Passage provided:
'''

Machine translation models such as [those used by MinT](https://www.mediawiki.org/wiki/MinT#About_MinT) may not produce the best translations for individual words or short sentences due to the lack of context. For example, the English expression "Hello!" is translated by MinT using NLLB-200 as "- ¡Hola, qué haces?" in Spanish (where "¡Hola!" would be expected instead).
{F41523111, position=float}
This ticket proposes to complement the use of model-based translation with community-provided translations from [Tatoeba](https://tatoeba.org/) (or a similar community) when there is an exact match. That is, given a source sentence to translate (e.g., "Hello!), before requesting the translation to a model such as NLLB-200, the sentences from Tatoeba will be searched for [an exact match in the source language](https://tatoeba.org/en/sentences/show/373330). If such match exist for the language pair, [the translation from Tatoeba](https://tatoeba.org/en/sentences/show/1502706) will be used. If not, the machine translation model will be used instead.
This approach is expected to provide two key benefits to MinT:
- **Better translations.** Tatoeba is more likely to include short sentences and expressions, which is where translation models can be more problematic. So both approaches seem that could complement well each other.
- **A more direct way for users to improve translations.** When users encounter a translation that is wrong, they could easily contribute a better translation in Tatoeba. Since the exact match approach doe snot require complex machine learning training, the updated translations from Tatoeba can be incorporated at a much quicker pace. As a result, a user providing an improved translation into Tatoeba is more likely to see the translation fixed in a shorter period of time.
This pre-search approach can be provided as an option on the MinT API, making it possible to test models directly when needed.
___
As a reference, the [number of sentences supported by Tatoeba in each language](https://tatoeba.org/en/stats/sentences_by_language) provides an idea on the current number of community-provided translations that can be improved in each language.

'''

Collected material:
'''

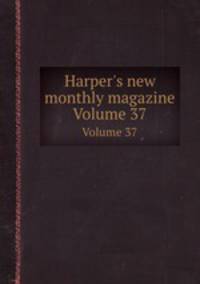 Harper`s new monthly magazine. Volume 37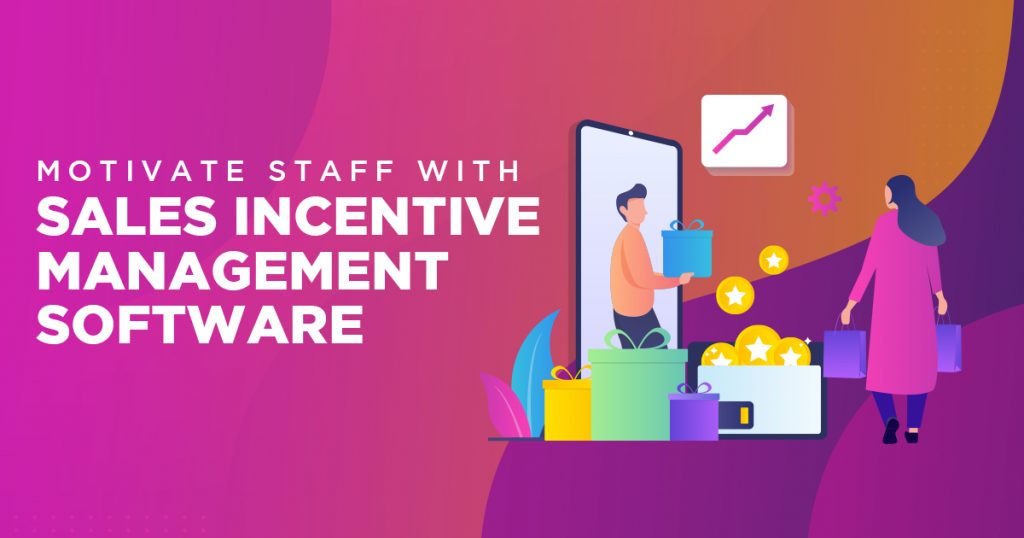 What Are Sales Incentive Management Software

'''

What this exercise asks:
• a. Write out the part of the MinT ticket starting with "This approach is" and going on through "period of time.".
• b. In the MinT ticket, what is used when Tatoeba has no exact match for the language pair?
• c. Does each statement below agree with the MinT ticket? Answer yes or no for each, quoting the words of the ticket that decide it.
(i) Tatoeba would be searched for an exact match before a model is asked for a translation.
(ii) The pre-search approach would be required for every use of the MinT API.
(iii) Tatoeba is said to be more likely to include long documents.
The data above is separate material, apart from the MinT ticket.

Task solutions:
• a.
This approach is expected to provide two key benefits to MinT:
- **Better translations.** Tatoeba is more likely to include short sentences and expressions, which is where translation models can be more problematic. So both approaches seem that could complement well each other.
- **A more direct way for users to improve translations.** When users encounter a translation that is wrong, they could easily contribute a better translation in Tatoeba. Since the exact match approach doe snot require complex machine learning training, the updated translations from Tatoeba can be incorporated at a much quicker pace. As a result, a user providing an improved translation into Tatoeba is more likely to see the translation fixed in a shorter period of time.

• b. The machine translation model is used instead.

• c.
(i) Yes: "before requesting the translation to a model such as NLLB-200, the sentences from Tatoeba will be searched for"
(ii) No: "This pre-search approach can be provided as an option on the MinT API"
(iii) No: "Tatoeba is more likely to include short sentences and expressions"